▶ _주어진 자료_:
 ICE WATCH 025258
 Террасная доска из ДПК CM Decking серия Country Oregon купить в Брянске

--

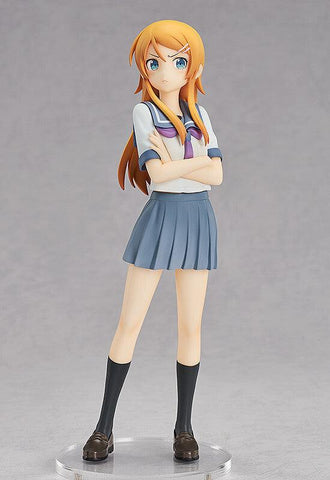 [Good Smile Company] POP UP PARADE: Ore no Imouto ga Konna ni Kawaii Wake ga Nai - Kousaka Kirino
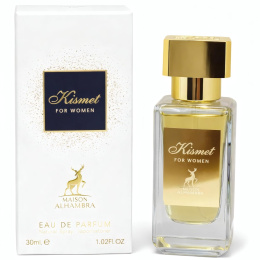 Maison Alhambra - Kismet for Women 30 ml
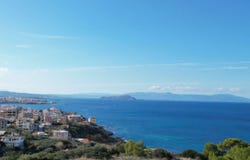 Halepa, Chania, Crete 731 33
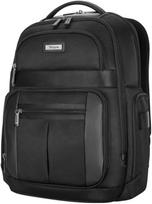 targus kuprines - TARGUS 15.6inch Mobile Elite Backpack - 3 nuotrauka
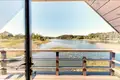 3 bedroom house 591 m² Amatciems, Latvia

▶ _작업 지시_: 위의 기록에서 "[Good Smile Company]" 문구가 있는 줄부터 "3 bedroom house 591 m² Amatciems, Latvia" 문구가 있는 줄까지 모두를 '번호'와 '내용' 두 열로 된 마크다운 표로 정리하세요. 빈 줄은 빼고, 그림은 답에 넣지 마세요.

▶ _풀이 결과_:
| 번호 | 내용 |
|---|---|
| 1 |  [Good Smile Company] POP UP PARADE: Ore no Imouto ga Konna ni Kawaii Wake ga Nai - Kousaka Kirino |
| 2 |  Maison Alhambra - Kismet for Women 30 ml |
| 3 |  Halepa, Chania, Crete 731 33 |
| 4 |  targus kuprines - TARGUS 15.6inch Mobile Elite Backpack - 3 nuotrauka |
| 5 |  3 bedroom house 591 m² Amatciems, Latvia |